Veteran Democratic campaign operative Ron Klain emailed Clinton’s top policy adviser, Jake Sullivan, on Oct. 3, 2015, to recommend that she stick with supporting the 12-nation trade agreement that would be finalized in Atlanta later that week.

“FWIW, she has to be for TPP. She called it the ‘gold standard’ of trade agreements,” Klain advised. “I think opposing that would be a huge flip flop.”

He added, “She can say that as president she would work to change it. She can that it can be better.
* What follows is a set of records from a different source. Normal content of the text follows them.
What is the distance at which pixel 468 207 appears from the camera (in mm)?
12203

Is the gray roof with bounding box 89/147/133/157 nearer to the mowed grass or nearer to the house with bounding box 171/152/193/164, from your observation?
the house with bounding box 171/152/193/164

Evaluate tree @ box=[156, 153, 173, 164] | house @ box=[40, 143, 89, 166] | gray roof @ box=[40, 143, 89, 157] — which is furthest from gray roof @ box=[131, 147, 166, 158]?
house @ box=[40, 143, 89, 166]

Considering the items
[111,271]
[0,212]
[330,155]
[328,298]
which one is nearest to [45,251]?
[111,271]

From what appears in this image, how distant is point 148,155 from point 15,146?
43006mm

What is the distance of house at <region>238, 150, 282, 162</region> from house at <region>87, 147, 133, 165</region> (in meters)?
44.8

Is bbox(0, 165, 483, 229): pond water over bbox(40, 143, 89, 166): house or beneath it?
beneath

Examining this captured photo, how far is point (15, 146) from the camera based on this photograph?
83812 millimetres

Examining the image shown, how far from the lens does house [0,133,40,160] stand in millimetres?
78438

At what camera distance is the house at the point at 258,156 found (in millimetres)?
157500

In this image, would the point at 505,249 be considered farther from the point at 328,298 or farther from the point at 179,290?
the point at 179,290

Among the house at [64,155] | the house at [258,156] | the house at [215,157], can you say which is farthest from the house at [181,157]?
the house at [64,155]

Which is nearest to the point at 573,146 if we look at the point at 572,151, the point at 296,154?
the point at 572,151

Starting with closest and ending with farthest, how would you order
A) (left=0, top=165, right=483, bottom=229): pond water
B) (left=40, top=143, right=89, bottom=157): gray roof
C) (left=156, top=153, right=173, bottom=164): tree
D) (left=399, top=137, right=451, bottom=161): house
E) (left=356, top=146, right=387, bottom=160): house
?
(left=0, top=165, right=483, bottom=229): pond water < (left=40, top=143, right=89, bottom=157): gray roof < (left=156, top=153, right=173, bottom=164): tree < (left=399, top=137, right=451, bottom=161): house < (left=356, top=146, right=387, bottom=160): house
But I think she should support it.”

Sullivan responded by agreeing with Klain, but noted that “others (including on this email!) feel strongly to the contrary.”

Four days later, in an interview with PBS’s Judy Woodruff, Clinton said she was “not in favor” of the trade deal because of her concern that it wouldn’t “meet the high bar” she had set in terms of having an agreement “that would create good American jobs, raise wages and advance our national security.”

Klain’s explicit acknowledgement that opposing TPP would mark a “huge flip flop” from Clinton is in stark contrast to what the former secretary of state and her campaign aides have since said when confronted about her evolution on trade.

Clinton denied describing the trade deal as the “gold standard” of trade agreements when Donald Trump brought it up during the first presidential debate last month, telling her Republican opponent that his claim was “not accurate.” And her campaign spokesman, Brian Fallon, followed suit in a round of interviews the following morning.

“I think what happened, Wolf [Blitzer], was at the time that she made those comments that you just played, that deal was still being worked on, and she was expressing her hope that the deal would live up to being the gold standard,” Fallon said, to which the CNN anchor responded: “She didn’t say ‘hope’ in that statement.”

In addition to Klain’s assessment, the fact-checking site Politifact determined in 2015, after reviewing Clinton’s previous remarks about TPP, that her “reversal” on the trade deal was a “full flop.”